I'm beginning to think this this module was poorly named - it is not a turnkey solution for killing Office HTML gunk, it is simply meant to hide the content contained within header tags (
style,script,meta, etc...), thus filling a gaping hole left by Drupal's core html filter (see #447684: HTML Filter does not strip text between 'style' and 'script' elements). In combination with that filter (or others), it is very easy to hide Office-generated gunk in a very general way. Perhaps I will update the description page to highlight that fact.FWIW, if a turnkey solution is what you are looking for, I don't think such a module would be practical or represent best practice, as we'd constantly be chasing new variants of HTML crud as they are introduced by Microsoft, not to mention that on any production site, whitelisting (supported by the core HTML filter) should always be used over blacklisting.
Comment #4
danepowell commentedComment #5
danepowell commentedComment #6
nancydruAs far as I'm concerned you can close this. I have abandoned this module and created my own.
Comment #7
danepowell commentedI hope I have not generated any antipathy here- I'd be interested to know more about the module you created and discuss if it would be beneficial to the Drupal community for us to work together on this, or if we are really trying to fill different niches.
Comment #8
nancydruNo, I just didn't understand this module before. I had hoped someone had already dealt with the crap I get when people copy and paste from Word and then add scripts. Here's what I have.
Comment #9
danepowell commentedOkay, I think we should work together on this and incorporate the features you've added into this module, if that's alright with you. A few thoughts:
1) Your module deals with script tags as well as style tags. Awesome. I'd like to get rid of xml tags as well, to deal with #735496: Filter XML tags.

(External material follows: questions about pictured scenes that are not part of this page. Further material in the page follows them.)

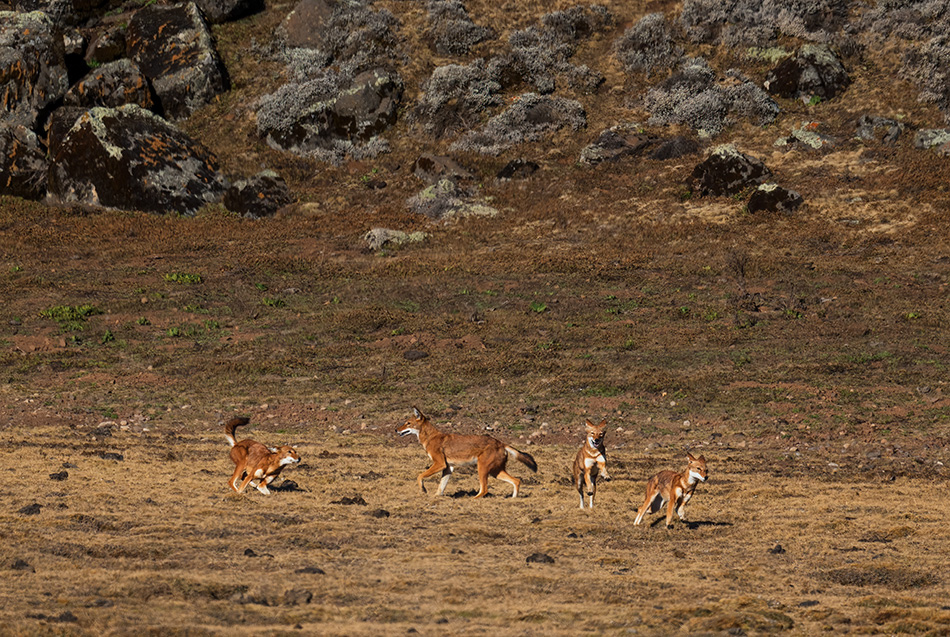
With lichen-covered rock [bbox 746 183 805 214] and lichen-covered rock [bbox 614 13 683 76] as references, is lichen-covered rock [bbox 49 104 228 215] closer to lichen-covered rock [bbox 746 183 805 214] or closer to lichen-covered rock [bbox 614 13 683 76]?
lichen-covered rock [bbox 614 13 683 76]

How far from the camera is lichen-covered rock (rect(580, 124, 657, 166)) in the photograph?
127 ft

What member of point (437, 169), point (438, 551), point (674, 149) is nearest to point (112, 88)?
point (437, 169)

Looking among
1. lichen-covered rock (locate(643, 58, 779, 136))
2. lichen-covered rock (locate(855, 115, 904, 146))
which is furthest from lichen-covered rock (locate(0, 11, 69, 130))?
lichen-covered rock (locate(855, 115, 904, 146))

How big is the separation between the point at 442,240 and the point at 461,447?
839 inches

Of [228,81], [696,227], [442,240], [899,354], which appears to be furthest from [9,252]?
[899,354]

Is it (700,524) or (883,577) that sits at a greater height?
(700,524)

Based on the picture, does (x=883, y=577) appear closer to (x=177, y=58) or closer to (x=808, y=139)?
(x=808, y=139)

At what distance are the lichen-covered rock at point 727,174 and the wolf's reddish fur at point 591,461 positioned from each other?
78.8 feet

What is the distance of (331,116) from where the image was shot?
4253 centimetres

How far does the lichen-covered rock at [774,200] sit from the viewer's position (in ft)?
107

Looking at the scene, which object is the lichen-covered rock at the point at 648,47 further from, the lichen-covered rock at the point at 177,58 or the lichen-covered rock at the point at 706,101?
the lichen-covered rock at the point at 177,58

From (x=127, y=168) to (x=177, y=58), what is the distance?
34.1 ft

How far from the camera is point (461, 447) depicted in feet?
41.0

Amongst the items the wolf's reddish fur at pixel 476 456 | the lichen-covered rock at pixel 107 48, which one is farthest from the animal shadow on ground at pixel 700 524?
the lichen-covered rock at pixel 107 48
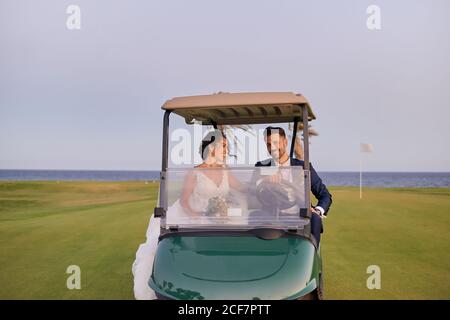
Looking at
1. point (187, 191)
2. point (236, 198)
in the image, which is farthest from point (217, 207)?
point (187, 191)

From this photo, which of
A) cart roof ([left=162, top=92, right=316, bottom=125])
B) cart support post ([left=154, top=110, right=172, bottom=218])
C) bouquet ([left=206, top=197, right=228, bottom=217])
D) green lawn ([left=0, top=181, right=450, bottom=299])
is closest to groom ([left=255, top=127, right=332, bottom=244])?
cart roof ([left=162, top=92, right=316, bottom=125])

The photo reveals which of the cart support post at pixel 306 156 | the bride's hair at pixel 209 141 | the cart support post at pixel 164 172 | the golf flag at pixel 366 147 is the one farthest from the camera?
the golf flag at pixel 366 147

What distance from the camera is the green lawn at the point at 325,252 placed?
5.84 meters

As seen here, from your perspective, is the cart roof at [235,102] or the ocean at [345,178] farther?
the ocean at [345,178]

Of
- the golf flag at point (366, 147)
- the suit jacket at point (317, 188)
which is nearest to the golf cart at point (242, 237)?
the suit jacket at point (317, 188)

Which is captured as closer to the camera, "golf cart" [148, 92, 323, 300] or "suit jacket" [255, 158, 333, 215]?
"golf cart" [148, 92, 323, 300]

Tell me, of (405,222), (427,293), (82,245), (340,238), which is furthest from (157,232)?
(405,222)

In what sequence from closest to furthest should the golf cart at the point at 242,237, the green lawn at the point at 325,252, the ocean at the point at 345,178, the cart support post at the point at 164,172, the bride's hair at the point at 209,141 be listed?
the golf cart at the point at 242,237
the cart support post at the point at 164,172
the bride's hair at the point at 209,141
the green lawn at the point at 325,252
the ocean at the point at 345,178

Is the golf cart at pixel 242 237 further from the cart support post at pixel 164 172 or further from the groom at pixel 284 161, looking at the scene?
the groom at pixel 284 161

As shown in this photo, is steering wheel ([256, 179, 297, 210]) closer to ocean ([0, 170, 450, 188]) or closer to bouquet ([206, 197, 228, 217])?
bouquet ([206, 197, 228, 217])

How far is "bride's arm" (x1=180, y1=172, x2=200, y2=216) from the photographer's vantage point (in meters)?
4.15

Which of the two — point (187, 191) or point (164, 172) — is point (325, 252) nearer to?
point (187, 191)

2) You take a much more direct approach, by stripping the tags and contents altogether instead of commenting them out. I like that, it's probably easier and has less overhead than relying on a second filter to strip the content.
3) You also decode a bunch of HTML entities that aren't "law-abiding", but they all look legitimate to me, and I can only imagine them causing trouble if you're trying to view something in plain text. But it seems like in that case you should enable a "plain text" filter to decode all HTML entities. What are your thoughts on this?
Comment #10
nancydruActually, the biggest problem with the entities is that when they get into a title, Drupal can go bonkers and include only part of the title or even none at all. So the other module that calls check_markup also uses that filter on the title.

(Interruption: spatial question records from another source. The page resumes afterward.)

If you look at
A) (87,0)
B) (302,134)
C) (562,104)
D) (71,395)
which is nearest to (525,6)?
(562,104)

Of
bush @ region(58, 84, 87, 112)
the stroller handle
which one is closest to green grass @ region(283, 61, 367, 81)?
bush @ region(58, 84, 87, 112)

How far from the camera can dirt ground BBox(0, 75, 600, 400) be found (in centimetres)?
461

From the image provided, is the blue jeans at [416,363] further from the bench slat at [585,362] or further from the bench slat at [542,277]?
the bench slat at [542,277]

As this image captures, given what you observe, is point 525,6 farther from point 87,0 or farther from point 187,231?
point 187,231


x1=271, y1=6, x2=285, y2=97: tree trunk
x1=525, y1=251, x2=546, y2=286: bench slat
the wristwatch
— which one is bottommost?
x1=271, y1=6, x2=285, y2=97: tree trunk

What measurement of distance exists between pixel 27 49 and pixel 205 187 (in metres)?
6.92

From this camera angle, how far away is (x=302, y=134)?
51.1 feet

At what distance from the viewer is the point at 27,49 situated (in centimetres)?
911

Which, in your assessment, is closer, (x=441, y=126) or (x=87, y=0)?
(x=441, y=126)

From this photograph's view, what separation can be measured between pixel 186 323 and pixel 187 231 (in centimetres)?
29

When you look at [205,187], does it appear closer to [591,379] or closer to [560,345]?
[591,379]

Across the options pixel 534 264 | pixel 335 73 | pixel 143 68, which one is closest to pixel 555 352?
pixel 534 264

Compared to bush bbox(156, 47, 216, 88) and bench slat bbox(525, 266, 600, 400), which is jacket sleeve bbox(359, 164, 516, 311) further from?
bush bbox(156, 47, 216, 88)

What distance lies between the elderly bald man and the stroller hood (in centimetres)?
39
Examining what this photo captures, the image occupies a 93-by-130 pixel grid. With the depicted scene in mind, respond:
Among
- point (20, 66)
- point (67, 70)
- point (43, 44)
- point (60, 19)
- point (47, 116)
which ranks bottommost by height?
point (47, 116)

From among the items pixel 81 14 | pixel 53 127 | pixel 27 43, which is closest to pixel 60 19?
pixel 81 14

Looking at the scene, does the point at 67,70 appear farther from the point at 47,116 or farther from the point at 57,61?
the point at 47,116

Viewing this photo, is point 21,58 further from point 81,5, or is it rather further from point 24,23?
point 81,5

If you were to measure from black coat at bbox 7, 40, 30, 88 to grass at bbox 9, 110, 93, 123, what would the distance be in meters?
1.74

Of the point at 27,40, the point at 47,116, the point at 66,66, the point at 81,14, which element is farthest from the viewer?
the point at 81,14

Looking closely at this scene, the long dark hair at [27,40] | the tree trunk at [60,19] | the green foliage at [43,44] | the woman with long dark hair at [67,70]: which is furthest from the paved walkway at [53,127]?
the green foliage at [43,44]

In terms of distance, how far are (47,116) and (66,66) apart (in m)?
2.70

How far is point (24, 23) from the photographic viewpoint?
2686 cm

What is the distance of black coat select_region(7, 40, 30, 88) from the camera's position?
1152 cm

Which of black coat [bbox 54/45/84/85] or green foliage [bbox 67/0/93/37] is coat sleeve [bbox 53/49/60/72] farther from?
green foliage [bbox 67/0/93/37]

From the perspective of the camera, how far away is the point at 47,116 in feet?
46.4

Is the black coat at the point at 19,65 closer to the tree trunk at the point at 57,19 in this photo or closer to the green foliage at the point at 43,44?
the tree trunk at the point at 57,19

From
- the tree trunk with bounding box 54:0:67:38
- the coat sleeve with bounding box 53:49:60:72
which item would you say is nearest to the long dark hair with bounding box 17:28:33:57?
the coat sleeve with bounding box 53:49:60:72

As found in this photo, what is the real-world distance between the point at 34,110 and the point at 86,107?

Beyond that, maybe all browsers can handle them now, but that has not always been the case, nor do I know what other languages do with them.
My users don't save their content as HTML from Word and then paste the whole thing in, as it looks in that other issue. They are just copying the text straight from Word and pasting that. Then they add some scripts, mostly Google Analytics tracking. But allowing any scripts is a security nightmare, hence my desire to get rid of them.
There might be faster ways to scan the content. I would think that the technique I use would work with XML as well.
$text = preg_replace('/<xml.*?<\/xml>/xmsi', '', $text);I don't care for the commenting technique because I have sites that I have developed where many of the users are still using dial-up, so I don't send any more text than I have to.
Feel free to use any of my code. My module that calls the filter is easily reconfigurable, so I can test the result when it's ready.
Comment #11
danepowell commentedOkay, check out the latest dev release (should roll in the next 12 hours). It uses your style/script/xml tag and HTML entity filters. Let me know if you have any more suggestions. If there's no complaints I'll roll 6.x-1.1.
Comment #12
nancydruIt will take me a bit to test again as I uninstalled it. We also just had a big installation on my customer's site that is probably going to have some fixing to do in a few hours.